• EXCERPTED PASSAGE
Simple and efficient self-healing strategy for damaged complex networks

The process of destroying a complex network through node removal has been the subject of extensive interest and research. Node loss typically leaves the network disintegrated into many small and isolated clusters. Here we show that these clusters typically remain close to each other and we suggest a simple algorithm that is able to reverse the inflicted damage by restoring the network's functionality. After damage, each node decides independently whether to create a new link depending on the fraction of neighbors it has lost. In addition to relying only on local information, where nodes do not need knowledge of the global network status, we impose the additional constraint that new links should be as short as possible (i.e., that the new edge completes a shortest possible new cycle). We demonstrate that this self-healing method operates very efficiently, both in model and real networks. For example, after removing the most connected airports in the USA, the self-healing algorithm rejoined almost 90% of the surviving airports.

Figure 1

Cluster distance after damage. (a) A toy network. (b) A number of nodes are removed from the network. (c) The remaining clusters in the network. (d) We consider each cluster to be one unit. The distance between the clusters, $r_{\mathrm{sep}}$, is measured according to the distances of cluster nodes in the original network. (e) The change of intercluster distance, $r_{\mathrm{sep}}$, as a function of removed nodes, $p$, for model and real networks after random node removal. (f) The change of intercluster distance, $r_{\mathrm{sep}}$, as a function of removed nodes, $p$, for model and real networks after targeted node removal.

Figure 2

Demonstration of the self-healing algorithm. (a) The initial structure of a toy network. (b) Three nodes, indicated by green (light gray), are removed from the network along with all their links. (c) The nodes that have lost half or more of their neighbors (blue nodes, empty symbols) will seek new connections. (d) These nodes will choose to connect to a random surviving node, if its distance $r$ in the original A network is at most $r_{\max }$. Here we use $r_{\max }=2$. (e) (Left panel) Network of airport connections in USA. (Middle panel) A targeted attack removes the 20% most connected airport nodes, and results to a disconnected network. The removed nodes are shown in green (light gray). (Right panel) The nodes that have lost more than 50% of their neighbors (shown in blue, dark gray) try to establish new links within distance $r_{\max }=2$. The new links (red lines) restore the large-scale network connectivity.

(Dataset excerpt)
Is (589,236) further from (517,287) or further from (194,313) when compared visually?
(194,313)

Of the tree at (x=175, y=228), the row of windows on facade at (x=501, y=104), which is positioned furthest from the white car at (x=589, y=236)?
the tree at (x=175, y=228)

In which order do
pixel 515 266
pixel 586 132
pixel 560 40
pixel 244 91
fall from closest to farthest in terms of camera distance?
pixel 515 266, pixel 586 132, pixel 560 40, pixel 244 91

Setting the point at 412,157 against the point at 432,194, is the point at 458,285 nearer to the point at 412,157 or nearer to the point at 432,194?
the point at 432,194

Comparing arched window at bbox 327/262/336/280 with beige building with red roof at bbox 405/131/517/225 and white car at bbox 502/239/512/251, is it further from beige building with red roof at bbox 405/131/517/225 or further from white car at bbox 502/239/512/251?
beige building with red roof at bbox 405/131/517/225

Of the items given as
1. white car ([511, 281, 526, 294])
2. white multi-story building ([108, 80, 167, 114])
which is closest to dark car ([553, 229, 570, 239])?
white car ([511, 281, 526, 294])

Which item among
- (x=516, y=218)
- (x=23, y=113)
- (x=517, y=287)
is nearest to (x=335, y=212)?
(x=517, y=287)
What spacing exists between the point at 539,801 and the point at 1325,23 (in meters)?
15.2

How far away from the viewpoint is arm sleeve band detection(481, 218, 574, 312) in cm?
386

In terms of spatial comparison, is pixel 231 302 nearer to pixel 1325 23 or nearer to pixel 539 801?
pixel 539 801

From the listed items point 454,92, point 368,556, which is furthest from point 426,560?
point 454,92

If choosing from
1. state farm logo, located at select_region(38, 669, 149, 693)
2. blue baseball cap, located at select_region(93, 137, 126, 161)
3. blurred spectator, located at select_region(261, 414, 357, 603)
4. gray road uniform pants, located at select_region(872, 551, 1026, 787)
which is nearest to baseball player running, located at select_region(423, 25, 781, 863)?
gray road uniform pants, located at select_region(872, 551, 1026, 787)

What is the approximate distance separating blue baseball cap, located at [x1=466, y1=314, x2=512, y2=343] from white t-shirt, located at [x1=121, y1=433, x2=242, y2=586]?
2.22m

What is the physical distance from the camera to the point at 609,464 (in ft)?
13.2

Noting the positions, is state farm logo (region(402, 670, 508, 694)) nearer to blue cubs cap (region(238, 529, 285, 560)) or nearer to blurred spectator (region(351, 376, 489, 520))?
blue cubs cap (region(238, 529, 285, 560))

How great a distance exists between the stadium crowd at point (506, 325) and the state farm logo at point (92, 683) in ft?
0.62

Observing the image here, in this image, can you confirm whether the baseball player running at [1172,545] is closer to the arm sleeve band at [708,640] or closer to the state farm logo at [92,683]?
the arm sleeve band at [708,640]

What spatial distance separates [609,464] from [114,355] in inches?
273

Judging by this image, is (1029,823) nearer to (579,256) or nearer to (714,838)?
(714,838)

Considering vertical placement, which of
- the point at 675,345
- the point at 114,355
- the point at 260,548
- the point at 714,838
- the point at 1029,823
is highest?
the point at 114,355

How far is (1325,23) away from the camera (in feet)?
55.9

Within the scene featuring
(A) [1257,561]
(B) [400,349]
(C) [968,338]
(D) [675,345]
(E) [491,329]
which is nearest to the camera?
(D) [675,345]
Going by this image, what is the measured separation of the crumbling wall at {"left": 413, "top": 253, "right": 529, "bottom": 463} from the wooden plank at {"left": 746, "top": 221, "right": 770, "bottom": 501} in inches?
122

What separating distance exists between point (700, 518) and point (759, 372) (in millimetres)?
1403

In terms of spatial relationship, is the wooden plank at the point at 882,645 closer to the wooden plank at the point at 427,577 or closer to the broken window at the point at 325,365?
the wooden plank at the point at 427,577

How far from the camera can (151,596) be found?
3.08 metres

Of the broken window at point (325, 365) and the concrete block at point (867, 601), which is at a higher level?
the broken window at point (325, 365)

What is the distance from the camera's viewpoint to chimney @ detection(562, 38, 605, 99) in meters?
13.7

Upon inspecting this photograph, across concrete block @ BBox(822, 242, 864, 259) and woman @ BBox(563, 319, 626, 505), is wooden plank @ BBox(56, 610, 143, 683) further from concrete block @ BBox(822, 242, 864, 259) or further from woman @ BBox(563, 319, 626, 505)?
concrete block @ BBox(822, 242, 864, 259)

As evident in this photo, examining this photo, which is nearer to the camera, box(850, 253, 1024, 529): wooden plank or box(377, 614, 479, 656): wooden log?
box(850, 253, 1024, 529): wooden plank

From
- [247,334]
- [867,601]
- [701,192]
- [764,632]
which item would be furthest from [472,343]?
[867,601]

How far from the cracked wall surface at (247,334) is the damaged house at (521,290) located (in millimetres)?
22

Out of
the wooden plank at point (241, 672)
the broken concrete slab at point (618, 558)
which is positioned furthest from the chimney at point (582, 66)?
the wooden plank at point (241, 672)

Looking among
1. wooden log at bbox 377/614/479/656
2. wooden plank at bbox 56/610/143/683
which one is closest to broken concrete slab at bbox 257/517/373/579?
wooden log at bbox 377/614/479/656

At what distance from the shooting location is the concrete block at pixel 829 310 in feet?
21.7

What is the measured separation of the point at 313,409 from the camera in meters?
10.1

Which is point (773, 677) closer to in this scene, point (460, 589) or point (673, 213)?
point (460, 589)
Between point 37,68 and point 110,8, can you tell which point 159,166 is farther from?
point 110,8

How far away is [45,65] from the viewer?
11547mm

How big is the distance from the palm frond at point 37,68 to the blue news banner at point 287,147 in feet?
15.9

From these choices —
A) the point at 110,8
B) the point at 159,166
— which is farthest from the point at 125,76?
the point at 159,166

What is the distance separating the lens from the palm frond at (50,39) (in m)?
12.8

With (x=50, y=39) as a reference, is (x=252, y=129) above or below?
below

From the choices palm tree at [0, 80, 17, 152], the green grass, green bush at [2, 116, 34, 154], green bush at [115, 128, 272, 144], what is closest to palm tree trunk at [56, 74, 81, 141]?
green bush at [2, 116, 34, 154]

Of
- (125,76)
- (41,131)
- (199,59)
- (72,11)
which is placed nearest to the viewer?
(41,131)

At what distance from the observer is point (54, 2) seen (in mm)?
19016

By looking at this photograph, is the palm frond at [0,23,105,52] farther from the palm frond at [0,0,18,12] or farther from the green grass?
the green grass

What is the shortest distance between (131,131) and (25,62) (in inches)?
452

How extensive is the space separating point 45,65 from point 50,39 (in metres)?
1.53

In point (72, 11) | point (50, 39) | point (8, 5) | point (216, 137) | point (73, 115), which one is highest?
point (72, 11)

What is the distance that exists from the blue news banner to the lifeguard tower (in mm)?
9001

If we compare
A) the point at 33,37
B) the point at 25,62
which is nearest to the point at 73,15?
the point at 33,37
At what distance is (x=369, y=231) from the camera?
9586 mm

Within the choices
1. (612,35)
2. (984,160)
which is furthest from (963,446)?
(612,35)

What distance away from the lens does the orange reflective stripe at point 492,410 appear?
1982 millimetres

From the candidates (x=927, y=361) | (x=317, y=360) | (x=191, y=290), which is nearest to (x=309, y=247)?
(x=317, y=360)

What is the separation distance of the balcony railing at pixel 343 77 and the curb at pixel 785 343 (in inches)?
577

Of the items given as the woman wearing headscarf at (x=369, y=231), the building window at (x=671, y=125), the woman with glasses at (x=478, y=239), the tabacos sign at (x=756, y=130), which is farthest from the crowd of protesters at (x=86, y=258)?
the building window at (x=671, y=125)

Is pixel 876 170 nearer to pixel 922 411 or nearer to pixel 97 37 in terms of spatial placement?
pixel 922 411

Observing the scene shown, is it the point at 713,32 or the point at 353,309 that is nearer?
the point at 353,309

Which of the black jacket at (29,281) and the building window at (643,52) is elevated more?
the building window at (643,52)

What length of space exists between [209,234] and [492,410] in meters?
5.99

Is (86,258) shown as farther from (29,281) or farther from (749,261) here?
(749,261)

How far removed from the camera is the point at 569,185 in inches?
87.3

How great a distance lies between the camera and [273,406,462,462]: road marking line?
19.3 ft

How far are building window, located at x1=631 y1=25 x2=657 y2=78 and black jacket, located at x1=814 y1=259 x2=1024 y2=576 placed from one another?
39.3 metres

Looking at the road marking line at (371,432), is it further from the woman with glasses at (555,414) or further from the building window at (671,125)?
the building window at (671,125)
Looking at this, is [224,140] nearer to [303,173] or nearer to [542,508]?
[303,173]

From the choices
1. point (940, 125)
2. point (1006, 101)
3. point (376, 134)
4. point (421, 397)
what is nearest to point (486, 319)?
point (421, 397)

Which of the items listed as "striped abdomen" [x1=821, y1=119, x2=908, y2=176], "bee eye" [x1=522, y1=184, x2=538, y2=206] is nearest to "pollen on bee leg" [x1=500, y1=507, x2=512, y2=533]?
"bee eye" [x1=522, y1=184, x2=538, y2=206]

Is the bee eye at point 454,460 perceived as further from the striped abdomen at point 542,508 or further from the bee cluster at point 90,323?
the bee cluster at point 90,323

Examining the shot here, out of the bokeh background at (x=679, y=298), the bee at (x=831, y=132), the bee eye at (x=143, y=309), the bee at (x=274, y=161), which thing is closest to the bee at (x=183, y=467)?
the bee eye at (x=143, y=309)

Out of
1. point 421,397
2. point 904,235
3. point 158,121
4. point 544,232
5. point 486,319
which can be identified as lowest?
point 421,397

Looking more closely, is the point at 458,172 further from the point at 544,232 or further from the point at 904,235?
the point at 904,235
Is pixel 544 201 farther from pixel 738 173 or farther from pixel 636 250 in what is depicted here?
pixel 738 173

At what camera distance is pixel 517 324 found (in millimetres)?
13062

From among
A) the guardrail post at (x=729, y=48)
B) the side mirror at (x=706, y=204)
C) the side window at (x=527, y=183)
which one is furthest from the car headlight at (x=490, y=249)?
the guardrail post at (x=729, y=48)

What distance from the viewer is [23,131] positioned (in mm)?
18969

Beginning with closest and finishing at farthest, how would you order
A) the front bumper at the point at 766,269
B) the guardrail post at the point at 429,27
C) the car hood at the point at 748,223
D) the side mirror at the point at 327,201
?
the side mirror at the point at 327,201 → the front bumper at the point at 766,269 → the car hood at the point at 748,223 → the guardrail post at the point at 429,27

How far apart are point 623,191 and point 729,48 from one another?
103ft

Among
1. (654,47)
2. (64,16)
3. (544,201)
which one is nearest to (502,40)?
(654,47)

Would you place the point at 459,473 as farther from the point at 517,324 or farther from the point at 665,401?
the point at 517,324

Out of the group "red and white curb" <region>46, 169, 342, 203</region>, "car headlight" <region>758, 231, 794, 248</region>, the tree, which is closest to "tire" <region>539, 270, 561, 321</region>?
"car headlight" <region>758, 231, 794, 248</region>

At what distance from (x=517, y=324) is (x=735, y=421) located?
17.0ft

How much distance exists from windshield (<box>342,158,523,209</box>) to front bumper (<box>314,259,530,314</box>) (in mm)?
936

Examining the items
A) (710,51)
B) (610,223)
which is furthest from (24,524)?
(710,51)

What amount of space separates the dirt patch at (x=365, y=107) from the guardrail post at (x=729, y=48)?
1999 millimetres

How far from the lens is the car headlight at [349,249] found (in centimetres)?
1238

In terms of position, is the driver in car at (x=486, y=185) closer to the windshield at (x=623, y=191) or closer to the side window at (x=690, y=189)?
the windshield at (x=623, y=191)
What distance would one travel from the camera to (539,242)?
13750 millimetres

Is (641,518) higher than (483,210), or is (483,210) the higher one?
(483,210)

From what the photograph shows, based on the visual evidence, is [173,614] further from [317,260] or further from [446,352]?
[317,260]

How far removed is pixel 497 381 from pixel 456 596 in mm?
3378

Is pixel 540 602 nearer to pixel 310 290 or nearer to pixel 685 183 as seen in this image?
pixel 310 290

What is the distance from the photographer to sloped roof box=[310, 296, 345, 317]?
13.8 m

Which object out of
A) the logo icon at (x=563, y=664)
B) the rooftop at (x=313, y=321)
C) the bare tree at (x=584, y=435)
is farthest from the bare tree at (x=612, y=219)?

• GIVEN EXERCISE 1
In the self-healing abstract, what share of the surviving airports did the algorithm rejoin after the most connected airports in the USA were removed?
• GIVEN EXERCISE 2
Please put this sentence from the self-healing abstract into Spanish: "Node loss typically leaves the network disintegrated into many small and isolated clusters."
Nothing in the records is needed here.

• WRITTEN ANSWER 1
Almost 90% of the surviving airports.

• WRITTEN ANSWER 2
La pérdida de nodos suele dejar la red desintegrada en muchos grupos pequeños y aislados.